**Region labeling records**
........

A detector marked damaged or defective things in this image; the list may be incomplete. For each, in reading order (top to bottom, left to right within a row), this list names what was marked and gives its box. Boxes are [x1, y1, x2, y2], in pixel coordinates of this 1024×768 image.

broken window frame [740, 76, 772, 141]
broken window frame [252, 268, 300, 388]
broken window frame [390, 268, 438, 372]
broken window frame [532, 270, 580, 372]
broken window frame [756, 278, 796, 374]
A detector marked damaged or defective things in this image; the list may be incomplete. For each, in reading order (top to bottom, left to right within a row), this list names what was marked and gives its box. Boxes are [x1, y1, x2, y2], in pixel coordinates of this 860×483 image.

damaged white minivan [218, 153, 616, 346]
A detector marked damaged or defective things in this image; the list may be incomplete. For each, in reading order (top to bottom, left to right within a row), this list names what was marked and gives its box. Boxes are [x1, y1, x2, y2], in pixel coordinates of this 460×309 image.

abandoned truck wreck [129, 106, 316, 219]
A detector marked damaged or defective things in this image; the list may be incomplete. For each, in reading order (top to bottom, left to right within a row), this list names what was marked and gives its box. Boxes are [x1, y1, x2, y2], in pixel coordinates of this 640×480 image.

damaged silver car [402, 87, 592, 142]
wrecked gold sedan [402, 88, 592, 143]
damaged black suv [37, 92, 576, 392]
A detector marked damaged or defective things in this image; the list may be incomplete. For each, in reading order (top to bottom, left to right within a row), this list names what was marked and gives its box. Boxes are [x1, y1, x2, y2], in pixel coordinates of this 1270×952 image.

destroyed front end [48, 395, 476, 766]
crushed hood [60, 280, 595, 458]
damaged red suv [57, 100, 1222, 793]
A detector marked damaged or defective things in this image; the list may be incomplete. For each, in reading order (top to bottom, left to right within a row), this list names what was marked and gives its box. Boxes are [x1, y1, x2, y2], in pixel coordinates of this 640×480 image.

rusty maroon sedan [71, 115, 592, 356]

........

**Problem to work on**
Copy every one of the records above word for word.

**Solved problem**
A detector marked damaged or defective things in this image; the list may be incomplete. For each, in reading order (top to bottom, left to right within a row), this list names what was marked and gives its box. Boxes are [x1, y1, x2, y2], in pixel coordinates of this 1024×768 image.

broken window frame [740, 76, 772, 141]
broken window frame [252, 268, 300, 388]
broken window frame [390, 268, 438, 372]
broken window frame [532, 270, 580, 372]
broken window frame [756, 278, 796, 374]
A detector marked damaged or defective things in this image; the list may be incomplete. For each, in reading order (top to bottom, left to right within a row), this list names what was marked and gives its box. Boxes are [x1, y1, x2, y2], in pixel coordinates of this 860×483 image.

damaged white minivan [218, 153, 616, 346]
A detector marked damaged or defective things in this image; the list may be incomplete. For each, in reading order (top to bottom, left to right within a row), this list names what was marked and gives its box. Boxes are [x1, y1, x2, y2], in pixel coordinates of this 460×309 image.

abandoned truck wreck [129, 106, 316, 219]
A detector marked damaged or defective things in this image; the list may be incomplete. For each, in reading order (top to bottom, left to right within a row), this list names what was marked and gives its box. Boxes are [x1, y1, x2, y2], in pixel coordinates of this 640×480 image.

damaged silver car [402, 87, 592, 142]
wrecked gold sedan [402, 88, 592, 143]
damaged black suv [37, 92, 576, 392]
A detector marked damaged or defective things in this image; the list may be incomplete. For each, in reading order (top to bottom, left to right within a row), this list names what was marked and gives its box. Boxes are [x1, y1, x2, y2], in pixel coordinates of this 1270×952 image.

destroyed front end [48, 395, 476, 766]
crushed hood [60, 280, 595, 458]
damaged red suv [57, 100, 1222, 793]
A detector marked damaged or defective things in this image; the list may be incomplete. For each, in reading order (top to bottom, left to right within a row), this list names what was marked and gives its box. Boxes are [x1, y1, x2, y2], in pixel coordinates of this 640×480 image.

rusty maroon sedan [71, 115, 592, 356]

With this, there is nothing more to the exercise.